Dari kelompok bisnis yang selama ini dikaitkan dengan Happy Hapsoro, suami Ketua DPR, Puan Maharani, saham RAJA memimpin kinerja dgn kenaikan +480.5 persen diikuti oleh SINI (+229.8 persen) dan PSKT (+32 persen).

Sementara kelompok bisnis Sandiaga Uno yang juga Wakil Ketua Dewan Pembina Partai Gerindra, kinerja terbaik emitennya selama 2022 dipimpin oleh ADRO (+85.9 persen) lalu diikuti oleh AGII (+28 persen) dan MPMX (+12 persen).

Kelompok bisnis Menteri BUMN yang juga disebut-sebut berpotensi untuk menjadi Cawapres di 2024, kinerja emitennya turun selama 2022: MARI (-72.9 persen) lalu ABBA (-46.2 persen).

Jika melihat hari terakhir perdagangan di 2022 pada 30 Desember lalu, kinerja emiten-emiten figur-figur tersebut tetap dipimpin figur ‘Merah’, SINI (+24.86 persen), RAJA (+11.17 persen) dan CHEM (+4.61 persen), emiten terakhir adalah emiten yang sedang menjajaki kerjasama dengan Basis Investments, grup investasi Happy Hapsoro.

Sementara kinerja group Sandiuno pada hari terakhir perdagangan 2022 dipimpin oleh MDKA (+1.48 persen), ADRO (+1.30 persen) dan SRTG (+1.20 persen) dan kinerja group Erick Tohir seperti kinerja tahunannya mengalami penurunan di hari terakhir, MARI (-0.78 persen) dan ABBA (-0.66 persen).

Melihat fenomena ini, peneliti Institute for Development of Economics and Finance (Indef), Agus Herta Sumarto berpendapat, dinamika pergerakan harga saham berafiliasi politik di 2022 lebih condong dikarenakan figur kedeketan dengan lingkaran penguasa.

“Saya kira pada 2022 kemarin sebagian besar pergerakan harga saham yang berafiliasi politik lebih diakibatkan sentimen pelaku pasar terhadap kedekatan mereka ke lingkaran penguasa.
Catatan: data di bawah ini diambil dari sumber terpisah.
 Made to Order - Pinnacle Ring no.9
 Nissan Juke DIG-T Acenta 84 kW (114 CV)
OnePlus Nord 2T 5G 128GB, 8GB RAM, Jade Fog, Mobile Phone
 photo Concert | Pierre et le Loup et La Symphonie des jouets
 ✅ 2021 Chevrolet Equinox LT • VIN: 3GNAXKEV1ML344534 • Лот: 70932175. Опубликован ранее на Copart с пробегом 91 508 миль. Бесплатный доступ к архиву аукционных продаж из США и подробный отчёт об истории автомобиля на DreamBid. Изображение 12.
Pada 2022 kemarin saya kira tidak begitu banyak aksi korporasi di sektor riil yang dapat meningkatkan nilai fundamental perusahaan mereka,” kata Agus di Jakarta, Senin (2/1).

Menurutnya, di 2023 dimana tahun politik lebih kuat karena mendekati Pemilu, investor akan lebih berhati-hati dan condong memilih saham tak terafiliasi politik yang lebih aman. Tentu saja meski tak terlalu beresiko namun imbal balik diterima tidak akan terlalu besar.
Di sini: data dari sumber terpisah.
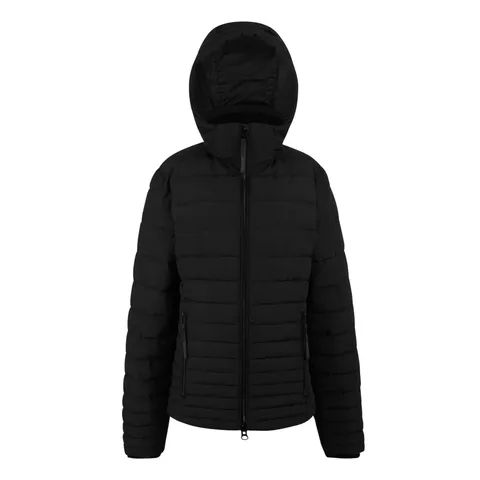 BRAND NEW REGATTA KELANE JACKET IN BLACK - UK 12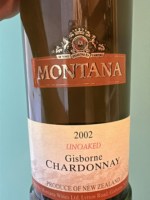 Montana Unoaked Chardonnay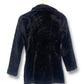 Vintage Selections Black Faux Fur Jacket (S/M)
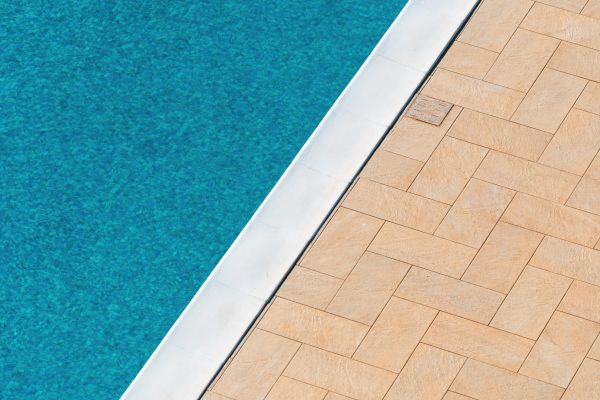 Paver Pool Deck Service in Burnsville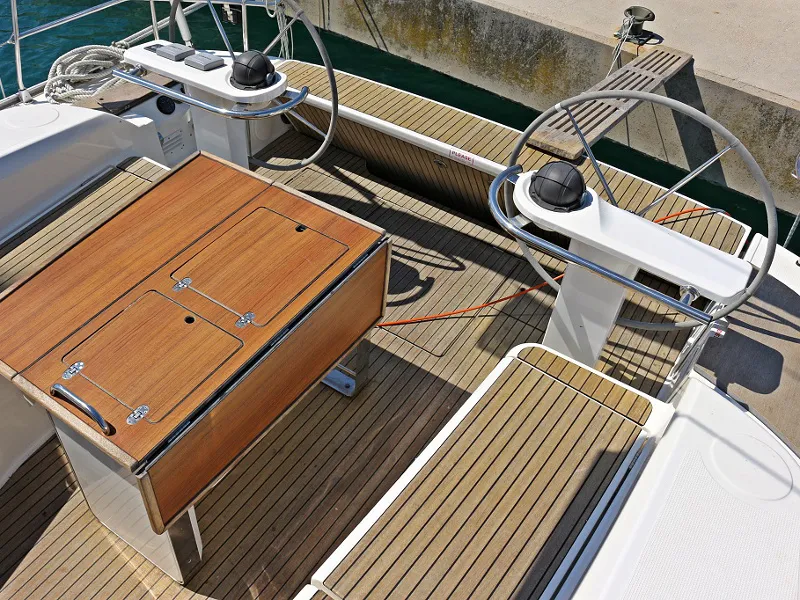 Bavaria Cruiser 50 SIRENA — foto dello yacht n. 11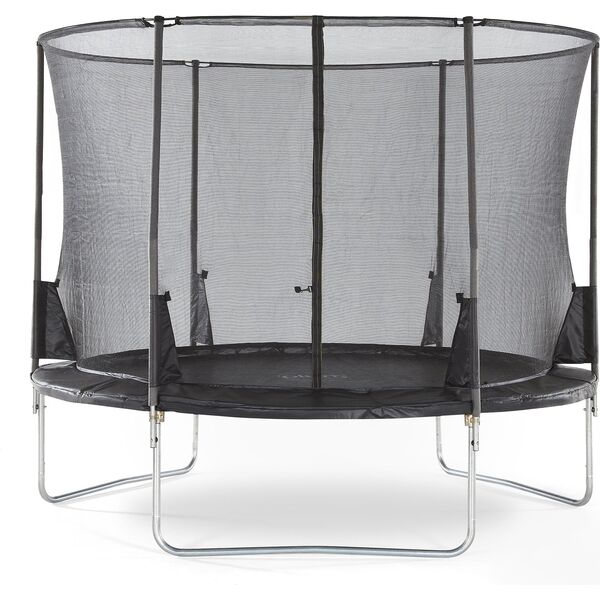 Trampolina ogrodowa Plum Space Zone II Springsafe z siatką wewnętrzną 10 FT 305 cm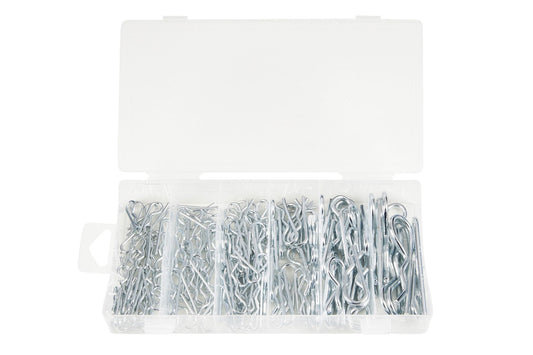 150PC Assorted Hair Pin & R-Clip Set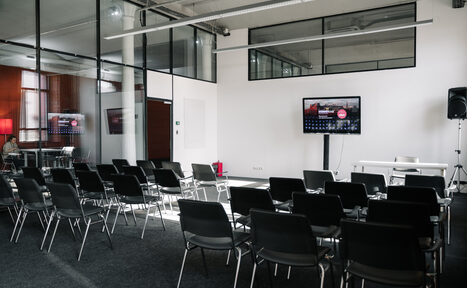 Арендовать Пространство для образовательных мероприятий в стиле лофт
“Pada 2023, risiko untuk jenis-jenis emiten yang berafiliasi politik akan lebih besar. Investor mungkin akan jauh lebih berhati-hati dan akan lebih memilih saham-saham netral yang tidak berafiliasi politik dan pergerakan harga sahamnya murni dipengaruhi kinerja perusahaan. Saham jenis ini labih aman namun tentunya imbal hasil yang ditawarkan tidak begitu besar,” papar Agus.

Kendati demikian, saham yang terafiliasi dengan lingkaran politik, imbuh Agus masih akan menjadi bidikan para trader jangka pendek. Mereka menganggap volatilitas harga saham tersebu akan tinggi dan memberikan keuntungan besar.

“Untuk para trader jangka pendek, saham-saham yang terafiliasi politik lebih menarik karena volatilitas harga saham-saham tersebut akan tinggi dan mereka berpotensi mendapatkan keuntungan dari volatilitas harga tersebut,” tandasnya.